**LISTED RECORDS**

·····

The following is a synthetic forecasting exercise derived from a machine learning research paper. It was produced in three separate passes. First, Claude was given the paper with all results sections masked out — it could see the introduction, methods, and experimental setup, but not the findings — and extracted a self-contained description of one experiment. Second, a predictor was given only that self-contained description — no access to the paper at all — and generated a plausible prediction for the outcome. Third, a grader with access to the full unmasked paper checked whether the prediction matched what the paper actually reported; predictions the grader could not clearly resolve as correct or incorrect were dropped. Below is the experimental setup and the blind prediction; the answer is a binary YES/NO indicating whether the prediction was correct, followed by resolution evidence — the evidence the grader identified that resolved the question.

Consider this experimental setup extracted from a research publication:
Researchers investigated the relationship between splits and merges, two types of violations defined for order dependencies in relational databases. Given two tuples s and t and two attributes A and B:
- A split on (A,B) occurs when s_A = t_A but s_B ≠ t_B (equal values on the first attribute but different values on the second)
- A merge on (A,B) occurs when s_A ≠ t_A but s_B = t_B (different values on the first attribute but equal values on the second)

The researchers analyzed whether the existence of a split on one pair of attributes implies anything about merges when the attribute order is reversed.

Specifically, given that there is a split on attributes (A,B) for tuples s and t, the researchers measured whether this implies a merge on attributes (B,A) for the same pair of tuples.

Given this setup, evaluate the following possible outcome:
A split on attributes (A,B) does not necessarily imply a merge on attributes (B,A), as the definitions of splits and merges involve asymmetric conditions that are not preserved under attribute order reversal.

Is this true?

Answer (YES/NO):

·····

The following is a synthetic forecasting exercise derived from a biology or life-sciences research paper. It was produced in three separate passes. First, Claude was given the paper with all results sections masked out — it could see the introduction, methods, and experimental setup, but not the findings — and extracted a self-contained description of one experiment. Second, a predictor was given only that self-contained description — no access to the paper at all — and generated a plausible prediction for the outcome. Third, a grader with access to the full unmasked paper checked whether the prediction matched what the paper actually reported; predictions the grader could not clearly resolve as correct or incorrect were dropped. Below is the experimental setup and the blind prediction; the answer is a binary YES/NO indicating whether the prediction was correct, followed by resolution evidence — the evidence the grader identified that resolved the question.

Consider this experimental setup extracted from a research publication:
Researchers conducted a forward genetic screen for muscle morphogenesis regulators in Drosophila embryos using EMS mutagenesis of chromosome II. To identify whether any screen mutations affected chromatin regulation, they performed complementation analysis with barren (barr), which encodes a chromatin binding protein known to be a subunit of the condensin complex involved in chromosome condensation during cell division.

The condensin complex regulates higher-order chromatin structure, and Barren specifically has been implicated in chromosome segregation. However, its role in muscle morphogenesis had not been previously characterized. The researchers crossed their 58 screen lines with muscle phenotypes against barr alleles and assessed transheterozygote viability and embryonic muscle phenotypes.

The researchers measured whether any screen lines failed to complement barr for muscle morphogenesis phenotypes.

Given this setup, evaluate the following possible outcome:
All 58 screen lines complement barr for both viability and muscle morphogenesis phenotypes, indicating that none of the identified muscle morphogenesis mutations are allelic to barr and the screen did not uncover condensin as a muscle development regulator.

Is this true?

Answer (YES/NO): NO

·····

From the entries above, pull out each line that includes "equal".

- A split on (A,B) occurs when s_A = t_A but s_B ≠ t_B (equal values on the first attribute but different values on the second)
- A merge on (A,B) occurs when s_A ≠ t_A but s_B = t_B (different values on the first attribute but equal values on the second)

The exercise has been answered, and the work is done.